>> start Provided information

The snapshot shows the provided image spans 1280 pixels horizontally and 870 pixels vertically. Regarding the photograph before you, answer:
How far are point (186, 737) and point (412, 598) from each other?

>> end Provided information
>> start Provided information

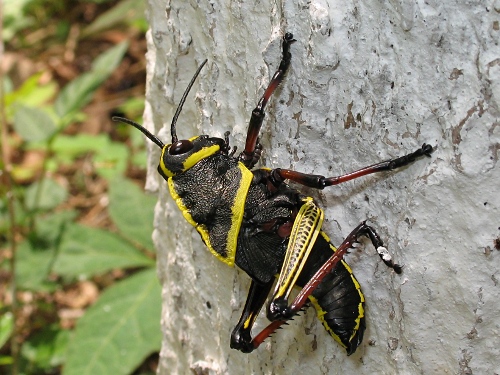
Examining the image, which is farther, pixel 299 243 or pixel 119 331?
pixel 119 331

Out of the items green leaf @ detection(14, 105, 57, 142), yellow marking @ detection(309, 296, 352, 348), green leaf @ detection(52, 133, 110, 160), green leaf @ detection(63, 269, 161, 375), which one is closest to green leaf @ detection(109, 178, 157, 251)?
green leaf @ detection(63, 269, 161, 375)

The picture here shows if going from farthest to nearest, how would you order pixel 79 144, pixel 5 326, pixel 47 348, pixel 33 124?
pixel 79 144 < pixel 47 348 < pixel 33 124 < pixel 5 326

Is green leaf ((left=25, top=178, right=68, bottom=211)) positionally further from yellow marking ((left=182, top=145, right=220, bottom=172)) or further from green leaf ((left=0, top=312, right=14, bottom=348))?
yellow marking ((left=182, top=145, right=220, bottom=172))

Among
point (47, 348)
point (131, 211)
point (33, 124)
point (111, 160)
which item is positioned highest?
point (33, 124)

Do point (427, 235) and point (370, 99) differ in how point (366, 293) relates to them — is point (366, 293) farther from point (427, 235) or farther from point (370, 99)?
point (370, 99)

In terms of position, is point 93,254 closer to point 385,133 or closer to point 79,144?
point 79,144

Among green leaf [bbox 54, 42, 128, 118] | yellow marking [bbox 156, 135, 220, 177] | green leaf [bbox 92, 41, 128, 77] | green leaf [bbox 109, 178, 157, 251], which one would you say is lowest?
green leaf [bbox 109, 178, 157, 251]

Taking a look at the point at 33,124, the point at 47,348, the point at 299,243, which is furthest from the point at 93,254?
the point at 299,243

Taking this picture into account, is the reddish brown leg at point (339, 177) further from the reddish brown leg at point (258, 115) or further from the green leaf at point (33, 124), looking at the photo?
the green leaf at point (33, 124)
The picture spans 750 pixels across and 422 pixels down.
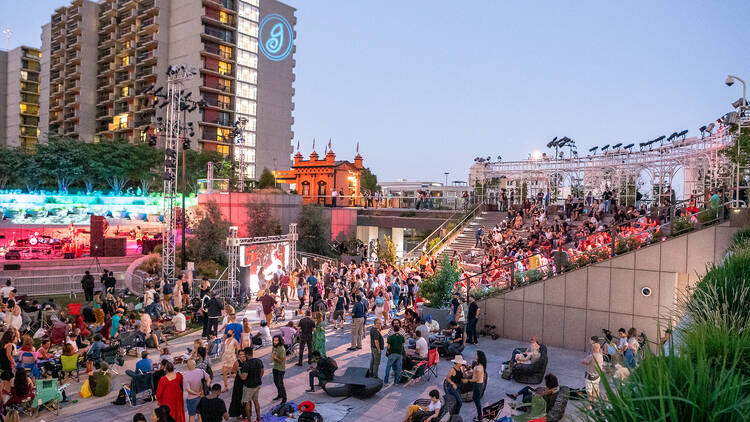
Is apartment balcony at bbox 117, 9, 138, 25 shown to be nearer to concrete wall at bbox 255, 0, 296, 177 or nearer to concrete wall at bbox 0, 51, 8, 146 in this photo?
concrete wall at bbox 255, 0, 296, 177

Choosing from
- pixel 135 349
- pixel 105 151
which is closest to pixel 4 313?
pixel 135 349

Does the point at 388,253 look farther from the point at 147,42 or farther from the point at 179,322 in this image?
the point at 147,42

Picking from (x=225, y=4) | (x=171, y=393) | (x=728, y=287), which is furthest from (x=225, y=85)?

>> end Provided information
>> start Provided information

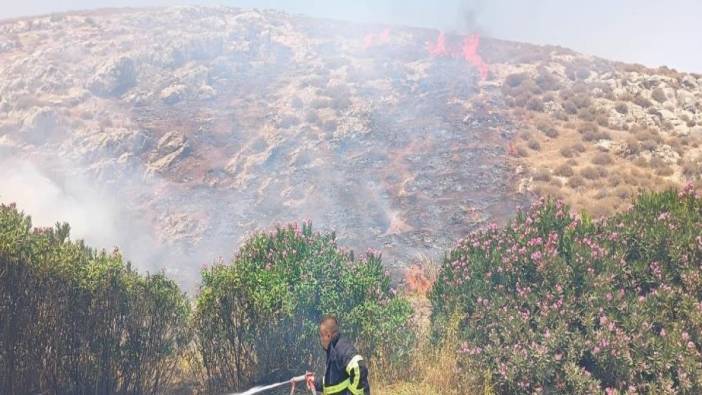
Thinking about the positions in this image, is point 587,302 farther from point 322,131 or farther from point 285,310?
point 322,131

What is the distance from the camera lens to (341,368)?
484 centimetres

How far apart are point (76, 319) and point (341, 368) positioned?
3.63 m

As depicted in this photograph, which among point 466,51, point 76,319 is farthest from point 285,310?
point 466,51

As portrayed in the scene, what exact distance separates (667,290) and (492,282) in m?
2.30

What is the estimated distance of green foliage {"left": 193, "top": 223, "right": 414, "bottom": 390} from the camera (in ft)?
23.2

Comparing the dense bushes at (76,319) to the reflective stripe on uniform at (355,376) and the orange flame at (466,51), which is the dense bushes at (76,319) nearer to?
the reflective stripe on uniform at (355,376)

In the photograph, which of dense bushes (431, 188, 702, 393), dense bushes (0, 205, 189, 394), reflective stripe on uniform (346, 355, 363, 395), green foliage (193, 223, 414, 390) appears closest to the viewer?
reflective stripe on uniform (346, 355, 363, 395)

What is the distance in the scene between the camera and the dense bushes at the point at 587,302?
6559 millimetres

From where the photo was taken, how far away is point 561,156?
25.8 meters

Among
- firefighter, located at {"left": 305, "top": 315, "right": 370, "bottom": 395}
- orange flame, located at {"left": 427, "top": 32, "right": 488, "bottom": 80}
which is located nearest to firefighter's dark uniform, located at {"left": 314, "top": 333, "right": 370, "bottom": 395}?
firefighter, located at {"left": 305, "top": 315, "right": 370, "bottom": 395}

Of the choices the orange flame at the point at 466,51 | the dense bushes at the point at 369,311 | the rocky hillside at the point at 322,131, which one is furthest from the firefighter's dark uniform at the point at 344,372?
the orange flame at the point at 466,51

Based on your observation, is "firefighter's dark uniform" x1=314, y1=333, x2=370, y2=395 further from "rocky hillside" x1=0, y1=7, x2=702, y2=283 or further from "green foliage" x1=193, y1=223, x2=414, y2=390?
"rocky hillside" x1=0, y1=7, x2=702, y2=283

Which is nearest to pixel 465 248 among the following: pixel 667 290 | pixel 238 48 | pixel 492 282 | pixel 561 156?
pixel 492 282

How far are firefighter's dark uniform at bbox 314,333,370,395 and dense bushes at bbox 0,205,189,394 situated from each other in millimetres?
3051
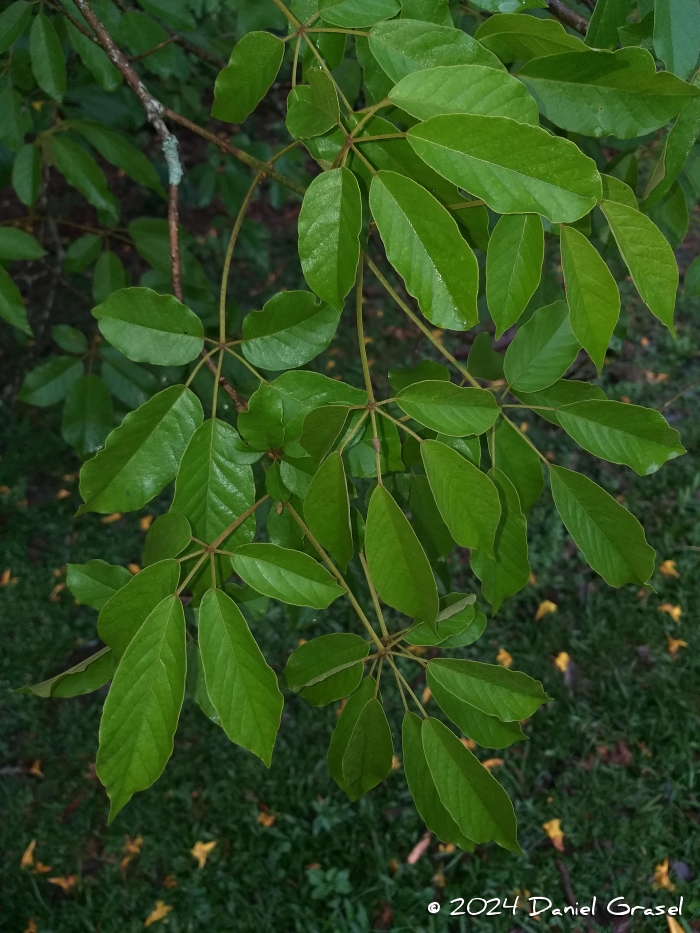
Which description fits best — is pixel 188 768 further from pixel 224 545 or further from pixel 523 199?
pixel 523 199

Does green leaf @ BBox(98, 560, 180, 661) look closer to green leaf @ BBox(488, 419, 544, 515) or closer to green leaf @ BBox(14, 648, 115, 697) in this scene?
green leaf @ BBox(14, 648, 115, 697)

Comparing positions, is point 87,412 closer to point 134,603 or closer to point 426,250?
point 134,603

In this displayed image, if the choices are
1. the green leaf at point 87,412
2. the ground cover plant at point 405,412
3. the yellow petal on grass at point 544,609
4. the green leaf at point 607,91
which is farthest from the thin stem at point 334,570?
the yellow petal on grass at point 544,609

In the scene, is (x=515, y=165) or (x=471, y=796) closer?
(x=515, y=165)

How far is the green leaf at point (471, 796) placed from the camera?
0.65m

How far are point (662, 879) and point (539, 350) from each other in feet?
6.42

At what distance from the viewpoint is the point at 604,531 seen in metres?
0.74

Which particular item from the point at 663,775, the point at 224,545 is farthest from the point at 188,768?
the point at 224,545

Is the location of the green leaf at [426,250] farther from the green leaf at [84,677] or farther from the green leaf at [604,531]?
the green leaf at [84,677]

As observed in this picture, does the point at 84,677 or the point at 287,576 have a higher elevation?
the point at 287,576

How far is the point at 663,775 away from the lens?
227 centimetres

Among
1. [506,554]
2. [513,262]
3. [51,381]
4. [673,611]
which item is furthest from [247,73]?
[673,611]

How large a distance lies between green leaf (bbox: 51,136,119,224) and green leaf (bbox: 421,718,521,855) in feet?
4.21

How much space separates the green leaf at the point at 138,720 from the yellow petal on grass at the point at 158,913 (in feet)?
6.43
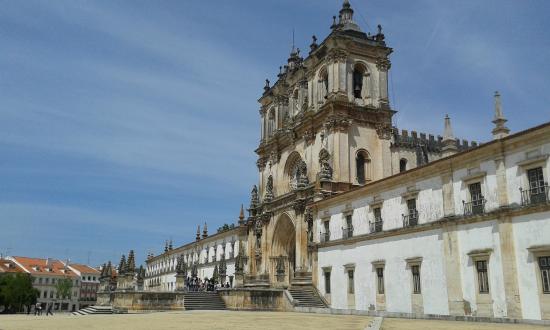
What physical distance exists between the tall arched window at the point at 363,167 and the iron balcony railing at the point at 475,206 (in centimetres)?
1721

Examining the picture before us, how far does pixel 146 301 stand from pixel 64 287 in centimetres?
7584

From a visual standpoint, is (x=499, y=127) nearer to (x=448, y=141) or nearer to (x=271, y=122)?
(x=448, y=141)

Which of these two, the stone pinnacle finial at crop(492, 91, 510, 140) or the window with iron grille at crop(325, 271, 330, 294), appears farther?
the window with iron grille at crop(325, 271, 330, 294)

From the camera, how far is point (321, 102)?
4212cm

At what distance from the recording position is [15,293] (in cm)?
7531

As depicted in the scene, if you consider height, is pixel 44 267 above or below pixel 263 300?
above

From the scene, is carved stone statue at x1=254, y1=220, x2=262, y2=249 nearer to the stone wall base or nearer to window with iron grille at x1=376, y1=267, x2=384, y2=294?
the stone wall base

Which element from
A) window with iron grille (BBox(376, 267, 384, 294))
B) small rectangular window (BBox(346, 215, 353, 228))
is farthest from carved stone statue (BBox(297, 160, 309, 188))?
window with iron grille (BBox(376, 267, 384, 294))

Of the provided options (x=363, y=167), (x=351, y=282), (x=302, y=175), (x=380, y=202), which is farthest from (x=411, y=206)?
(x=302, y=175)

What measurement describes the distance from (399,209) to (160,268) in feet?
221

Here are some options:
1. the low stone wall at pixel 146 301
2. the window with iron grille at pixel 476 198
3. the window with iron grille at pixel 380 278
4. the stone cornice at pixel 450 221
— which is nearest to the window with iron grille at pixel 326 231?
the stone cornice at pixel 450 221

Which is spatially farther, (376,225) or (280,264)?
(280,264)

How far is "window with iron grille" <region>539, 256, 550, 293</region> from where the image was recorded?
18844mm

>> end Provided information

Rewrite the lines of the entries above as a Markdown table, running from the line containing "The snapshot shows" down to the line containing "How far are point (186, 737)", both included. Use the columns Row and Line, give each line a number, and leave out blank lines.

| Row | Line |
|---|---|
| 1 | The snapshot shows the provided image spans 1280 pixels horizontally and 870 pixels vertically. Regarding the photograph before you, answer: |
| 2 | How far are point (186, 737) and point (412, 598) from each other? |